Suppose I have a nonlinear function $f$ of many variables $x_1, ..., x_N$, forming a vector $\mathbf{x}$ which lies in a hyperrectangular set $X = [0,1]^N \in \mathbb{R}^N$.
I wish to find another function $g$ of variables $y_1, ..., y_M$ with $M<N$ such that for any $\mathbf{x}$ there is a $\mathbf{y}$ that makes $f(\mathbf{x})$ and $g(\mathbf{y})$ "as close as possible".

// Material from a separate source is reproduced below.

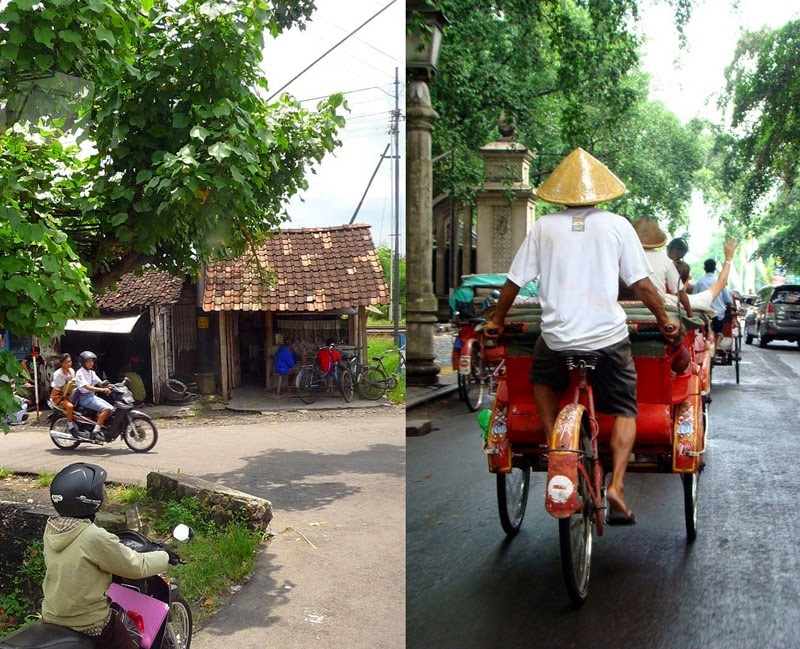Indonésie - Java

For example, a hypothetical method could find, at the same time as it finds $g$, a mapping $\mathbf{y} = \alpha(\mathbf{x})$ such that the following L2(?) cost is minimised
$$ \min_{g,\alpha} \int_X \lVert f(\mathbf{x}) - g(\alpha(\mathbf{x})) \rVert^2 \mathrm{d} \mathbf{x} $$
Note: Ideally the set containing $\alpha(\mathbf{x})$ is as simple as possible.

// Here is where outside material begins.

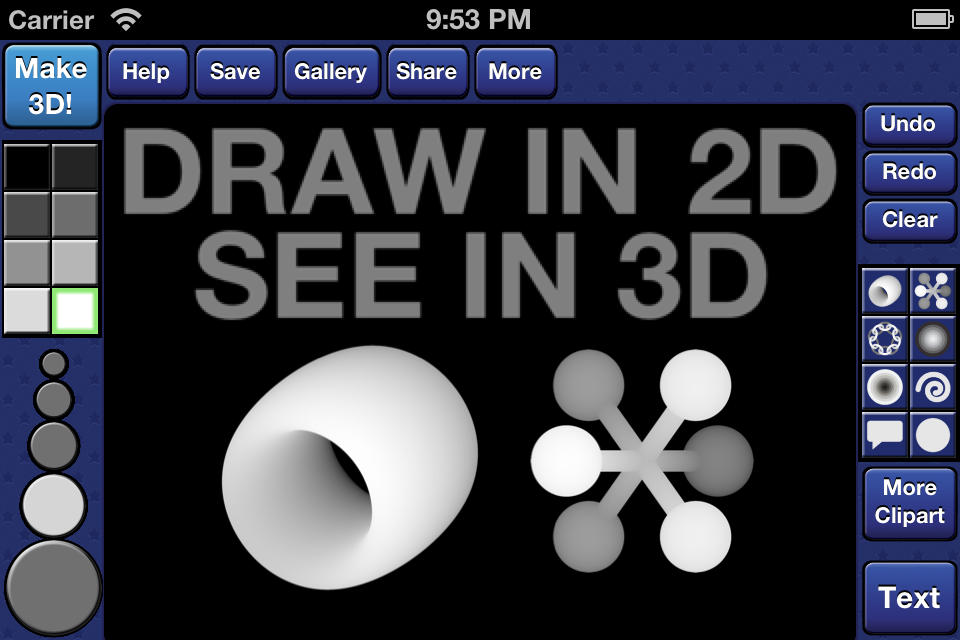 Draw 3d Pro Download Ios Game App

Note2: I realise as I write this that the mapping $\alpha$ might be all I need.
Is there any book or paper or known methodology handling this problem?
P.S.: In my research, I found the following paper with a promising title: Golomb M, Approximation by functions of fewer variables, On numerical approximation, Proceedings of a Symposium, Madison 1959, edited by R E Langer (The University of Wisconsin Press) pp. 275–327
But I can't access it, and other works that cite it use advanced mathematical language that takes me too much time to understand and seems too abstract to lead to an actual numeric implementation of a method.
Also, searches for "dimensionality reduction" lead to methods that find a latent space of some dataset, but that doesn't apply here. The variables $\mathbf{x}$ can be anywhere within the N dimensional set $X$.